INSTRUCTIONS FOR THE TASK: Repeat the data exactly. Pictures stay out.

== LISTED ENTRIES

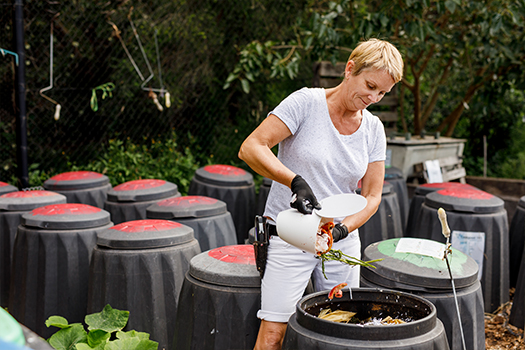 Woman putting food scraps into compost bin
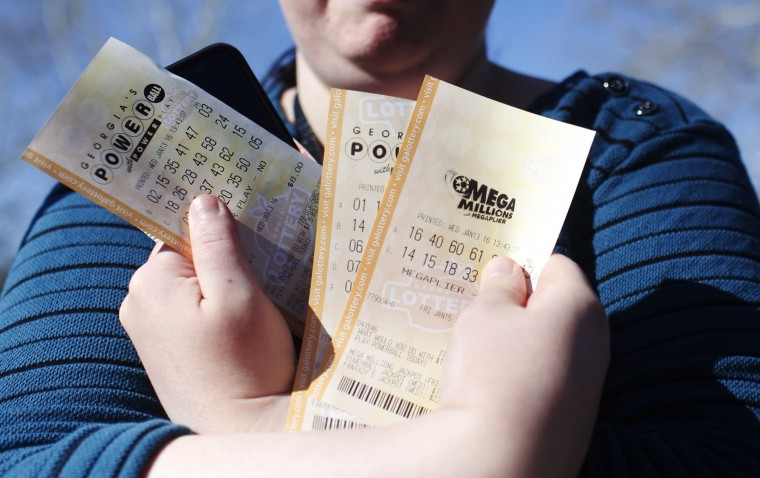 "Stephanie Barnett, of Center Point, Ala., holds up Powerball lottery tickets at Georgia Visitor Information Center, Wednesday, Jan. 13, 2016, in Tallapoosa, Ga. ""If I win, I want to build a new house,"" says Barnett. (AP Photo/Brynn Anderson)"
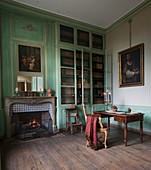 Open fireplace and green wood panelling in historical library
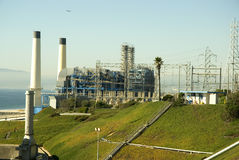 Power by the sea. A power plant on a hill by the sea with smokestacks Stock Image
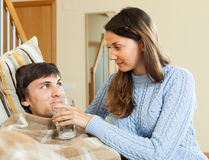 Girl caring for sick young man Royalty Free Stock Images
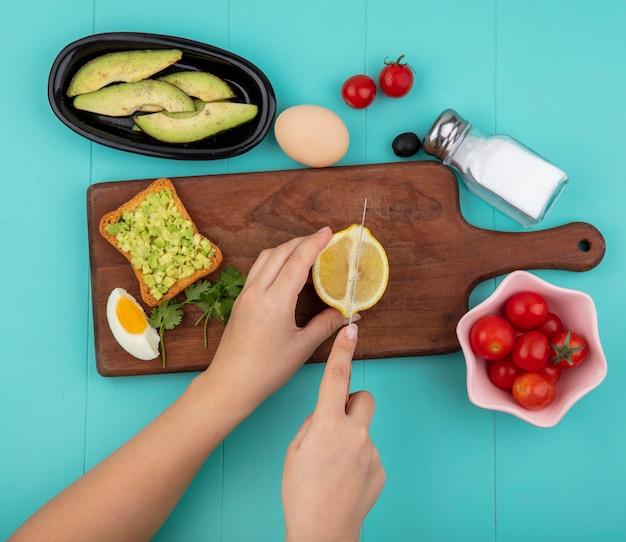 Draufsicht der weiblichen hände, die zitrone in scheiben auf hölzernem küchenbrett mit avocado-scheiben des halben eiertomaten auf schüssel auf blau schneiden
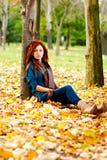 De vrouw zit op de herfstbladeren in een bos royalty-vrije stock afbeelding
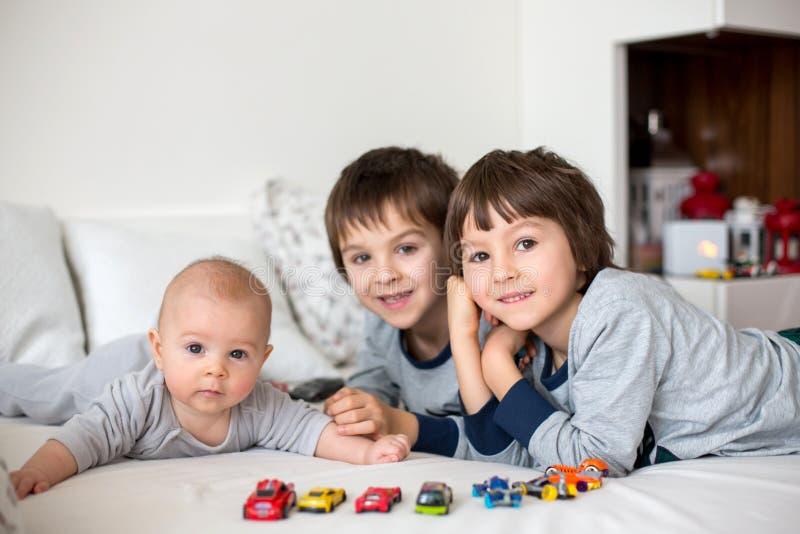 三个孩子、婴孩和他的更老的兄弟在床上在mornin 免版税图库摄影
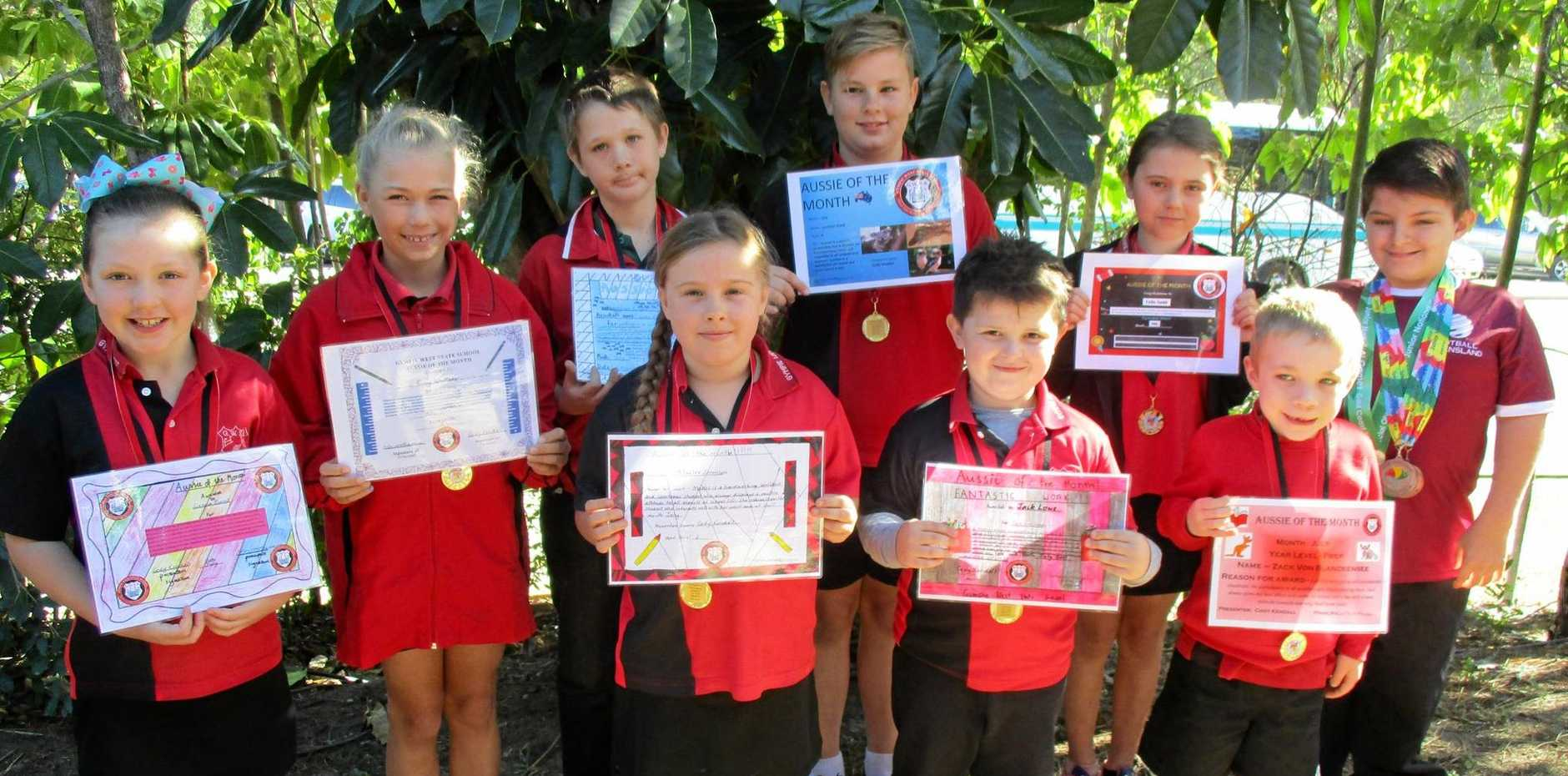 PROUD MOMENT: Guest presenter Cody Kendall (back right) returned to his old primary school to present Gympie West's Aussies of the Month with their medals and certificates. They are (back from left) Sienna Burns, Romy Whittaker, Aaron Knight, Lochlan Hand, Leila Gadd, (front) Maelee Sorensen, Jack Lowe and Zack Von Blanckensee.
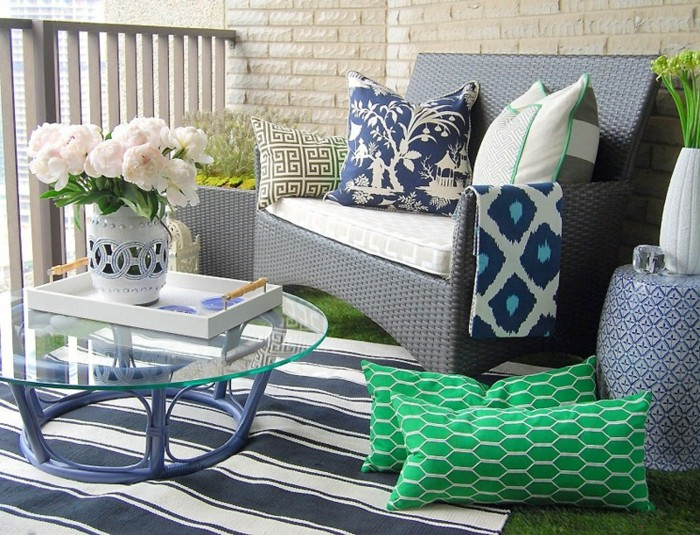 decorazioni-da-esterno-balcone-piccolo-decorato-tappeto-tavolino-rotondo-vetro-vaso-fiori-divano-rattan-cuscini-verdi-ringhiera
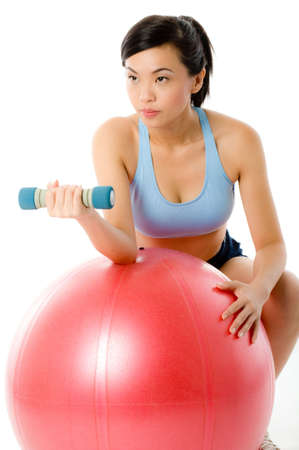 A young attractive Asian woman in sportswear working out with dumbbells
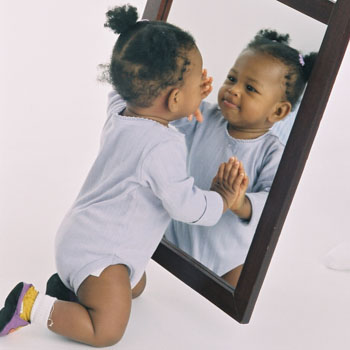Child in front of a mirror
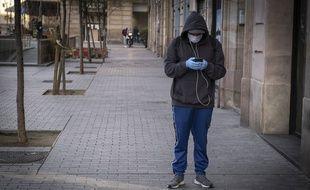 Un utilisateur masqué de smartphone à Barcelone, au temps de Covid-19.
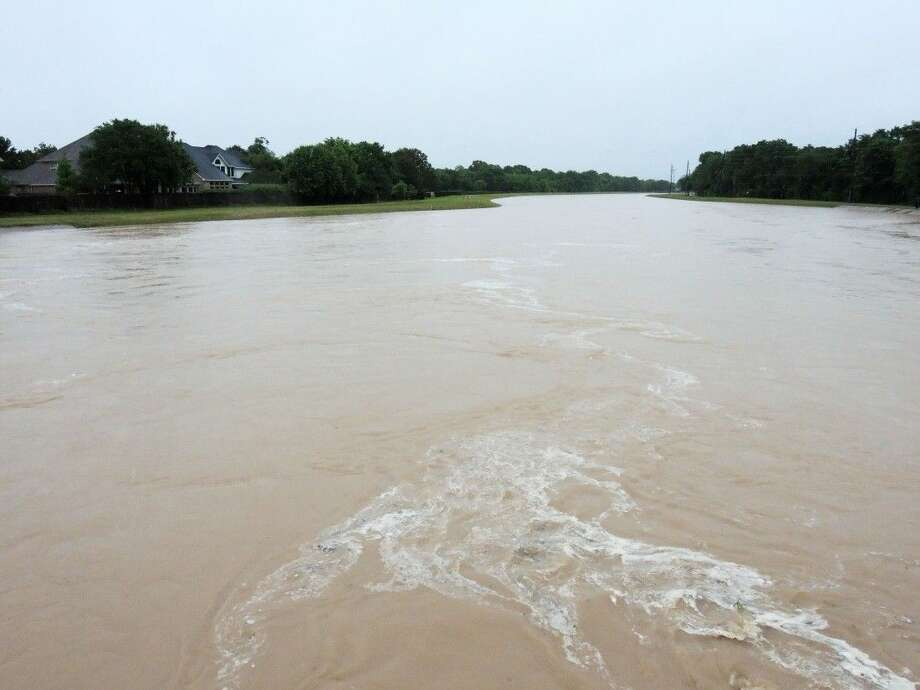 Buffalo Bayou was near the top of its bank near Mason Road in the Cinco Ranch area early Monday. The bayou was one of at least 13 to break their banks as a result of widespread downpours Sunday night and Monday morning. Photo: Craig Moseley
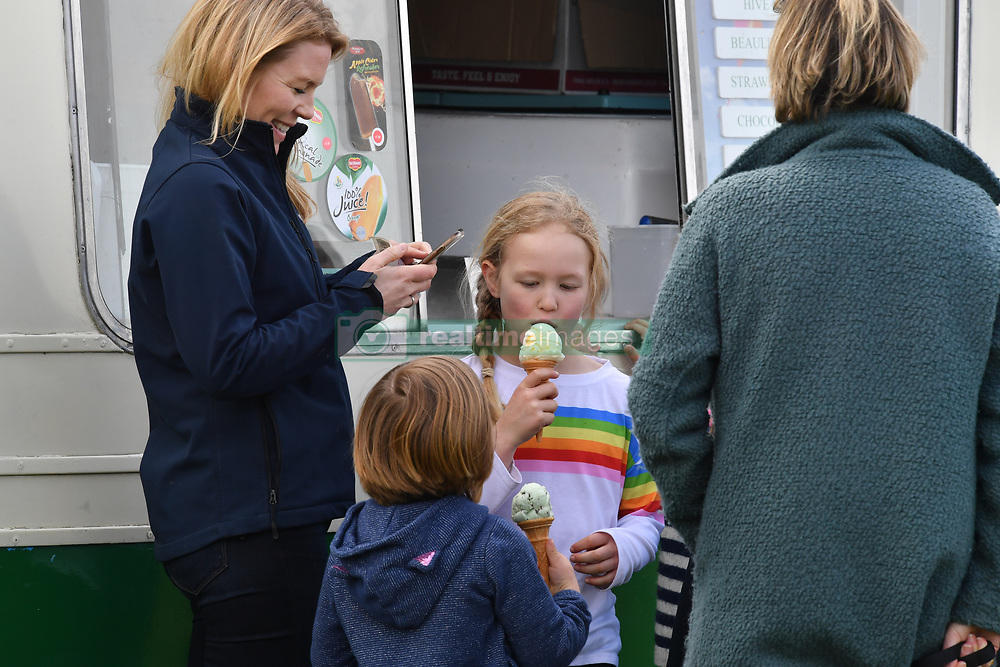 Autumn Phillips watches Savannah Phillips and Mia Tindall enjoying ice creams during the Land Rover Novice & Intermediate Horse Trials at Gatcombe Park on March 23, 2019.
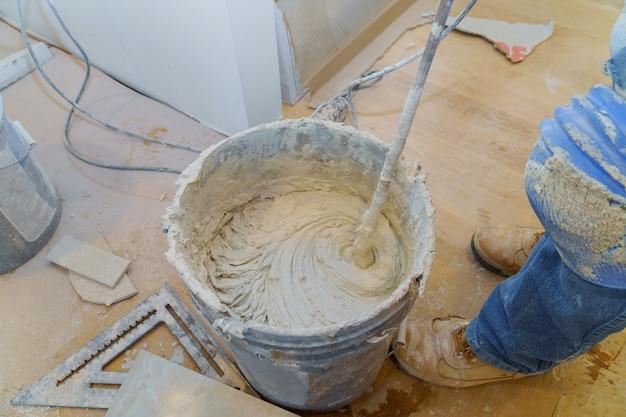 Mélange de colle à carrelage ou de ciment avec une perceuse électrique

====

FINISHED TASK:
 Woman putting food scraps into compost bin
 "Stephanie Barnett, of Center Point, Ala., holds up Powerball lottery tickets at Georgia Visitor Information Center, Wednesday, Jan. 13, 2016, in Tallapoosa, Ga. ""If I win, I want to build a new house,"" says Barnett. (AP Photo/Brynn Anderson)"
 Open fireplace and green wood panelling in historical library
 Power by the sea. A power plant on a hill by the sea with smokestacks Stock Image
 Girl caring for sick young man Royalty Free Stock Images
 Draufsicht der weiblichen hände, die zitrone in scheiben auf hölzernem küchenbrett mit avocado-scheiben des halben eiertomaten auf schüssel auf blau schneiden
 De vrouw zit op de herfstbladeren in een bos royalty-vrije stock afbeelding
 三个孩子、婴孩和他的更老的兄弟在床上在mornin 免版税图库摄影
 PROUD MOMENT: Guest presenter Cody Kendall (back right) returned to his old primary school to present Gympie West's Aussies of the Month with their medals and certificates. They are (back from left) Sienna Burns, Romy Whittaker, Aaron Knight, Lochlan Hand, Leila Gadd, (front) Maelee Sorensen, Jack Lowe and Zack Von Blanckensee.
 decorazioni-da-esterno-balcone-piccolo-decorato-tappeto-tavolino-rotondo-vetro-vaso-fiori-divano-rattan-cuscini-verdi-ringhiera
 A young attractive Asian woman in sportswear working out with dumbbells
Child in front of a mirror
 Un utilisateur masqué de smartphone à Barcelone, au temps de Covid-19.
 Buffalo Bayou was near the top of its bank near Mason Road in the Cinco Ranch area early Monday. The bayou was one of at least 13 to break their banks as a result of widespread downpours Sunday night and Monday morning. Photo: Craig Moseley
 Autumn Phillips watches Savannah Phillips and Mia Tindall enjoying ice creams during the Land Rover Novice & Intermediate Horse Trials at Gatcombe Park on March 23, 2019.
 Mélange de colle à carrelage ou de ciment avec une perceuse électrique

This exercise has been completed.